FM-Agent: Scaling Formal Methods to Large Systems via LLM-Based Hoare-Style Reasoning

LLM-assisted software development has become increasingly prevalent, and can generate large-scale systems, such as compilers. It becomes crucial to strengthen the correctness of the generated code. However, automated reasoning for large-scale systems remains challenging due to code complexity. Hoare logic offers an approach to decomposing a large system into smaller components and reasoning about them separately (i.e., compositional reasoning). However, existing works still struggle to scale, because Hoare logic requires writing formal specifications for each function, imposing a heavy human burden. The problem is exacerbated when code is generated by LLMs, as developers lack a deep understanding of each function's expected behavior. This paper presents FM-Agent, the first framework that realizes automated compositional reasoning for large-scale systems. Leveraging LLMs, FM-Agent introduces a top-down paradigm to automatically generate function-level specifications. Specifically, FM-Agent derives the specification of a function from how its callers expect the function to behave, so the generated specifications can reflect the developer's intent of a function even if the implementation is buggy. Developers' intent is usually expressed in natural language, while existing verifiers only support formulas. Therefore, FM-Agent generalizes Hoare-style inference to reason about functions against natural-language specifications. Finally, to confirm bug existence and explain bug causes, FM-Agent automatically generates test cases to trigger potential bugs. In our evaluation, FM-Agent successfully reasons about large-scale systems within 2 days, each of which has up to 143k LoC. These systems have already been tested by their developers, but FM-Agent still finds 522 newly discovered bugs. These bugs can cause serious consequences, including system crashes and incorrect execution results.

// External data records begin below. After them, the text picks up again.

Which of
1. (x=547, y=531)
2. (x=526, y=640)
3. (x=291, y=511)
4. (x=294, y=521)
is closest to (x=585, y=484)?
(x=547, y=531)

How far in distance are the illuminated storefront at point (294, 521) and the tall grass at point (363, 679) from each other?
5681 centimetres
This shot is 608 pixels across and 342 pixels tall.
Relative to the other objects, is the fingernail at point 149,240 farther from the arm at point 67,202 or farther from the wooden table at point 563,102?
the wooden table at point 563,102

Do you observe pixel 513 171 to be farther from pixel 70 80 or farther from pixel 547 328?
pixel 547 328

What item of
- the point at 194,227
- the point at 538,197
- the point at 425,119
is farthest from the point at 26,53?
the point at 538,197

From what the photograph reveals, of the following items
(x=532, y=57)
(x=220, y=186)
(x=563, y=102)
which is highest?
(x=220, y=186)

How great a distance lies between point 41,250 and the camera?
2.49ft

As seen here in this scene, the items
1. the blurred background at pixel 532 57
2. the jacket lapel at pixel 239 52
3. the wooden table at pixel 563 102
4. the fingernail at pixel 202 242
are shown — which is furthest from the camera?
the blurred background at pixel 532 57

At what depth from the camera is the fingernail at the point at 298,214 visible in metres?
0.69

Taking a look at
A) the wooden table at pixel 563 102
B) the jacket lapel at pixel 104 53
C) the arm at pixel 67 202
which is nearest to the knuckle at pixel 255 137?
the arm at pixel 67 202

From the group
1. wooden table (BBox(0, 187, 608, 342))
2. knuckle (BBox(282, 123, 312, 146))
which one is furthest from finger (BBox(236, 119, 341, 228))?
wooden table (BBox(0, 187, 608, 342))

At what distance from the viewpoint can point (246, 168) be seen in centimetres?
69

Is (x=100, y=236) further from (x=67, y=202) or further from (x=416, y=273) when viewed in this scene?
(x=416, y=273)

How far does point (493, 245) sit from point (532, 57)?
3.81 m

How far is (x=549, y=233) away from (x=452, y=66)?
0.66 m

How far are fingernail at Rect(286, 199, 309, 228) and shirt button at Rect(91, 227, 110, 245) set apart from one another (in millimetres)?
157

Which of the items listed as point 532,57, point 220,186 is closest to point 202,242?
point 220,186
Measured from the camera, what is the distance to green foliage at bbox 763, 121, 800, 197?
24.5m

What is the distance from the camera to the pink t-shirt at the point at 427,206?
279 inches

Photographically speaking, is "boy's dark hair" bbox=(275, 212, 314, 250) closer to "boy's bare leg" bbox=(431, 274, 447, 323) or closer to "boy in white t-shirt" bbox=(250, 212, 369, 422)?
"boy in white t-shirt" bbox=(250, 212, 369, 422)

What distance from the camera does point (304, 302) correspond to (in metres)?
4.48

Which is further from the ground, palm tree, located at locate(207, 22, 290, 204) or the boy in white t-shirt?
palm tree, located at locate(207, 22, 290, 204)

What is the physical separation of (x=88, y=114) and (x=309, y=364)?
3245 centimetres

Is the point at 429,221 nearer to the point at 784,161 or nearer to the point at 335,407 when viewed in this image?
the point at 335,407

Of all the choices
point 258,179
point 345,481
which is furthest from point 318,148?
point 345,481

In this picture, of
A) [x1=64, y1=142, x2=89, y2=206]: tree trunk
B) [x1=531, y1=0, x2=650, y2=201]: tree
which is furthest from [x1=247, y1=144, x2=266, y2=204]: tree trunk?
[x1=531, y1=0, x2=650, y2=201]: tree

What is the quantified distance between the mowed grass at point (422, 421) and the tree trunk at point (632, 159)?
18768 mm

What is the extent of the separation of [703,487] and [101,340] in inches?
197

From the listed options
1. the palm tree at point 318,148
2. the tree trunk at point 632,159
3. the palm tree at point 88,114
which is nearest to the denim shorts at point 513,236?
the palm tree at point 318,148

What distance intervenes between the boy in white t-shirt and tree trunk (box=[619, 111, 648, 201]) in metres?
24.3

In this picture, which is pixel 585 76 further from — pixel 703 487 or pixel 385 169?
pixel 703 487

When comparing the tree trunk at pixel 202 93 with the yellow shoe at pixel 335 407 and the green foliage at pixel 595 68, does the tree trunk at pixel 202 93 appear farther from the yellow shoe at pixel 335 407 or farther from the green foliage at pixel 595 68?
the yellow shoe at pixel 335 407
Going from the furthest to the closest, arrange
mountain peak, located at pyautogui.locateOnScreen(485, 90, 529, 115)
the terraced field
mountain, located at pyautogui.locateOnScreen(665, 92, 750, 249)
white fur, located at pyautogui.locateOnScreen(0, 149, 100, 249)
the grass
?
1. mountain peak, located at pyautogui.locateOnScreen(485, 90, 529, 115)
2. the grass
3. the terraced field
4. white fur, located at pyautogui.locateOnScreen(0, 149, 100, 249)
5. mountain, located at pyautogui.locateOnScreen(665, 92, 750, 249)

翻译：LLM辅助的软件开发日益普遍，可生成编译器这样的大型系统。加强生成代码的正确性变得至关重要。然而，由于代码复杂度，大型系统的自动化推理仍具挑战性。霍尔逻辑提供了一种将大型系统分解为更小组件并分别推理（即组合推理）的方法。然而现有方法仍难以扩展，因为霍尔逻辑需要为每个函数编写形式规约，带来沉重的人力负担。当代码由LLM生成时，问题更加严重——开发者缺乏对每个函数预期行为的深入理解。本文提出FM-Agent，首个实现大型系统自动化组合推理的框架。FM-Agent利用LLM，引入自顶向下范式自动生成函数级规约。具体而言，FM-Agent通过分析调用者期望函数的行为来推导函数规约，因此即使实现存在缺陷，生成的规约也能反映开发者的函数意图。开发者意图通常以自然语言表达，而现有验证器仅支持公式。为此FM-Agent将霍尔风格推理泛化，使函数能针对自然语言规约进行推理。最后，为确认缺陷存在并解释缺陷成因，FM-Agent自动生成测试用例触发潜在缺陷。实验评估中，FM-Agent在2天内成功完成了对代码量高达14.3万行的大型系统的推理。这些系统已由开发者进行过测试，但FM-Agent仍发现了522个新缺陷，这些缺陷可导致系统崩溃和错误执行结果等严重后果。